Task requirements – Please copy the lines below, exactly as they are, from the one with "book report lord of the flies book reviews" through the one with "trampolin-workshop-quickborn", and leave out the pictures.

Records for the task –
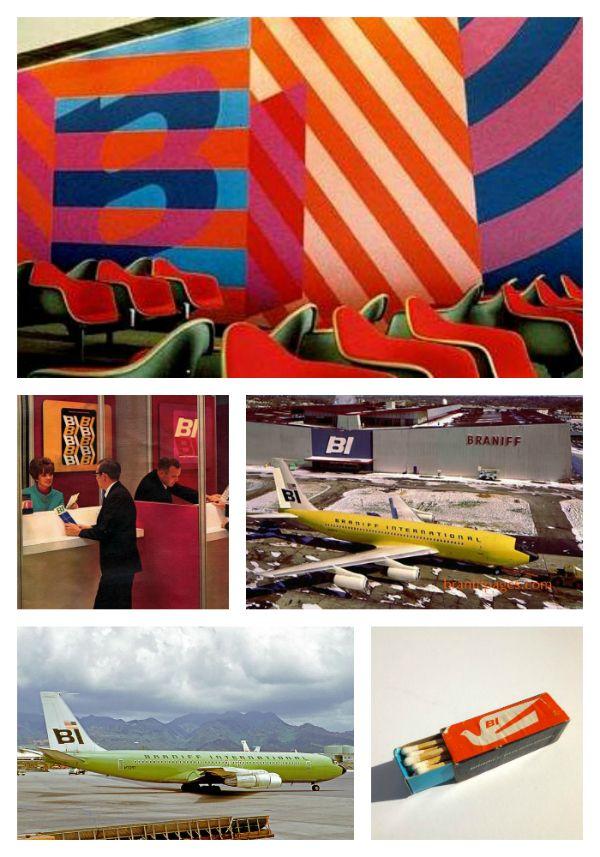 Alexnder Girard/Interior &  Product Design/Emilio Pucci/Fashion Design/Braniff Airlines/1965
--
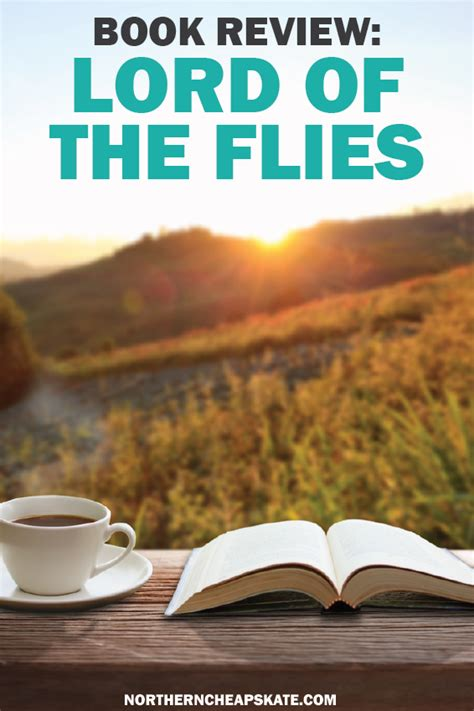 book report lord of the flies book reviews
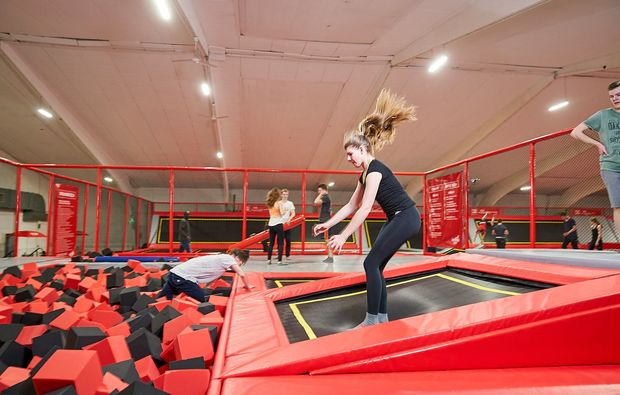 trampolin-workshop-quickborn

Completed exercise –
 book report lord of the flies book reviews
 trampolin-workshop-quickborn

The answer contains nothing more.